ABOUT THIS TASK: With the pictures left out, reproduce exactly the lines from the one containing "Шини колеса резина" through the final line of the entries.

RECORDS SHOWN:
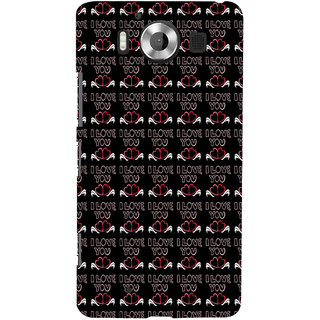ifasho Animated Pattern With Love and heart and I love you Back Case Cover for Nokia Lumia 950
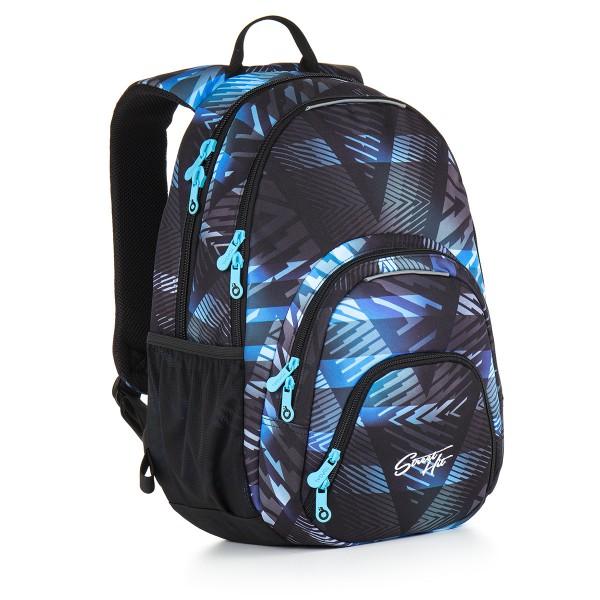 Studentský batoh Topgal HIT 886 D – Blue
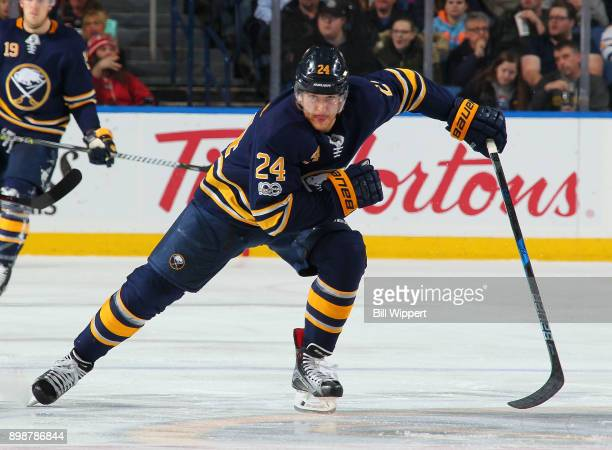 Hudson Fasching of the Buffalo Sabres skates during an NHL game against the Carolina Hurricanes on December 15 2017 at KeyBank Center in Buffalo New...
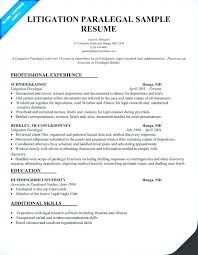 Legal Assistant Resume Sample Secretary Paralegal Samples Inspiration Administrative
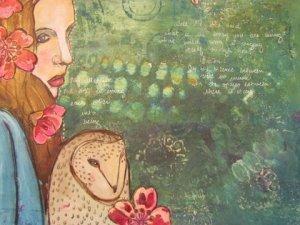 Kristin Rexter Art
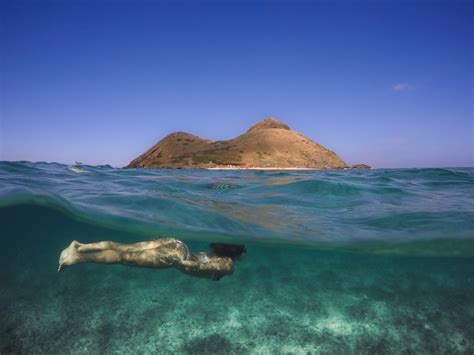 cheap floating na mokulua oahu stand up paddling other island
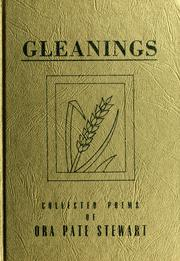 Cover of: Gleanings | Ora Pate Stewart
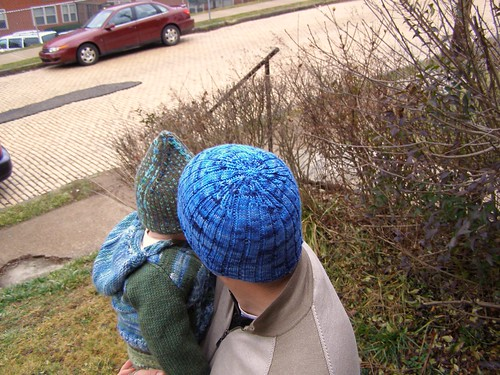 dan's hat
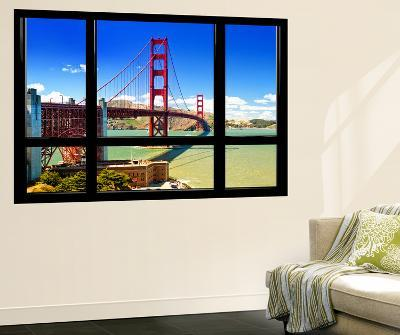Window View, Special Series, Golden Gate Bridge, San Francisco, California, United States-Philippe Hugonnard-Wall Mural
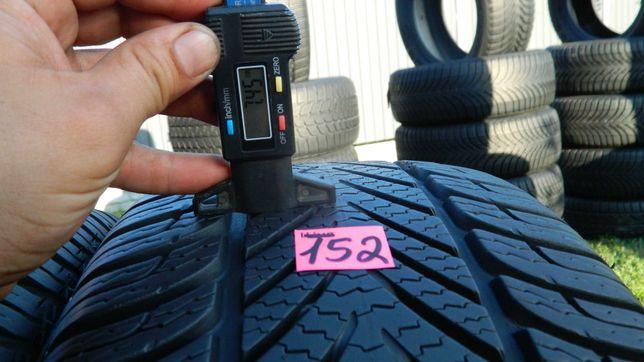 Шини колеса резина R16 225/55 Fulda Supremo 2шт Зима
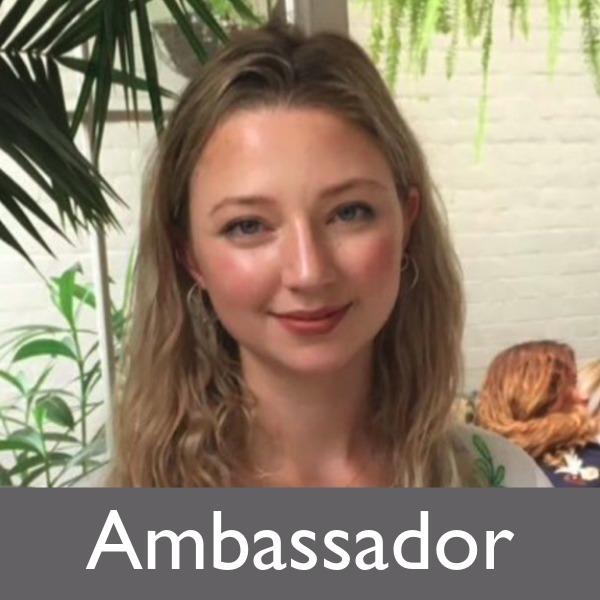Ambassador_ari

EXPECTED ANSWER:
 Шини колеса резина R16 225/55 Fulda Supremo 2шт Зима
Ambassador_ari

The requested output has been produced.